Because of his height, or because the skin shoes he wore made his feet look enormous, Magellan named the local people Patagonians. He succeeded in capturing two of them, and Pigafetta reports the captives swallowed barrel-loads of biscuits and ate rats without bothering to skin them. One of them may have survived the voyage, and travelled to Seville after being baptised and given the Christian name Paul.
Magellan sent the Santiago, under the command of Juan de Serrao, to look for the straits, but it was wrecked in a storm. However, all the crew except one survived. Two of them made a 160-kilometre journey overland to San Julian to inform Magellan of the disaster.
Magellan sent food to the scene of the wreck, and Santiago's men spent two months salvaging the cargo. Eventually, the remaining ships were ready to travel, and, on August 24, Magellan's fleet left Port St. Julian.
The fleet spent two months at the Rio Santa Cruz before, on October 18, Magellan headed south, meeting storms like the one that wrecked the Santiago.
The little fleet was now approaching Tierra del Fuego and entered the labyrinth of channels between the islands north of Cape Horn. The sailors became convinced that there was no exit into another sea. Magellan persuaded them to press on. The ships sailed again in October 1520, and on 21 October a large cape was sighted.
The leading ships took refuge from a storm around it and found that a strait seemed to open towards the west. This stretch of water did not look any more promising than many others they had explored, but Magellan sent the San Antonio and the Concepción to investigate.

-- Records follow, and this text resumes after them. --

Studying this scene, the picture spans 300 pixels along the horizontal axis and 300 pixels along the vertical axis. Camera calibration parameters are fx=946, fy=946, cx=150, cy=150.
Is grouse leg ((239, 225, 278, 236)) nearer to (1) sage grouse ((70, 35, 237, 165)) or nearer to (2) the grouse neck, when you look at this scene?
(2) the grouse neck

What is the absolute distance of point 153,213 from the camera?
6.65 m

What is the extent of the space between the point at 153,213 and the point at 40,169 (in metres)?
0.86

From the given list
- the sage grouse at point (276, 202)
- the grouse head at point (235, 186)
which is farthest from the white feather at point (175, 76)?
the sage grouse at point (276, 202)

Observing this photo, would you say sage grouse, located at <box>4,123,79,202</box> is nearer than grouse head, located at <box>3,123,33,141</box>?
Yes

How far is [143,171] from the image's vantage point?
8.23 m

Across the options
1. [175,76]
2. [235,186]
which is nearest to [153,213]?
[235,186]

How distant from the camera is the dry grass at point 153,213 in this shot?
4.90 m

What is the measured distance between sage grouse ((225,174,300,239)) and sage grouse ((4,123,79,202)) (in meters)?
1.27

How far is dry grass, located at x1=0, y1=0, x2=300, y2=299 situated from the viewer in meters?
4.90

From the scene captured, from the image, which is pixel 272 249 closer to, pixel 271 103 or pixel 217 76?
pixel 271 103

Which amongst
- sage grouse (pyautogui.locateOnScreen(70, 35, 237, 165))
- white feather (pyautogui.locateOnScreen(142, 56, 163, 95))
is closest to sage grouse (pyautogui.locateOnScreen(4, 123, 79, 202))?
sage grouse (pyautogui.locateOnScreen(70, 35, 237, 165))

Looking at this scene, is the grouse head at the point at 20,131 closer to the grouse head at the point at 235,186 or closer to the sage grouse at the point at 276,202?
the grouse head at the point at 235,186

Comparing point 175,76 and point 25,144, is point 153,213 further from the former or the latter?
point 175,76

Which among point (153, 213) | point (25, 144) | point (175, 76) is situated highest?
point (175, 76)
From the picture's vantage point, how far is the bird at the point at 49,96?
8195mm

They were gone so long - about a week - that the rest of the fleet had given them up for lost before they returned, firing off their guns in celebration, with the news that this was tidal salt water, and not another river. They reported that the strait led to an ocean beyond, but what they had thought to be the ocean proved to be only a large bay. Still, they had found the entrance to the straits that Magellan sought.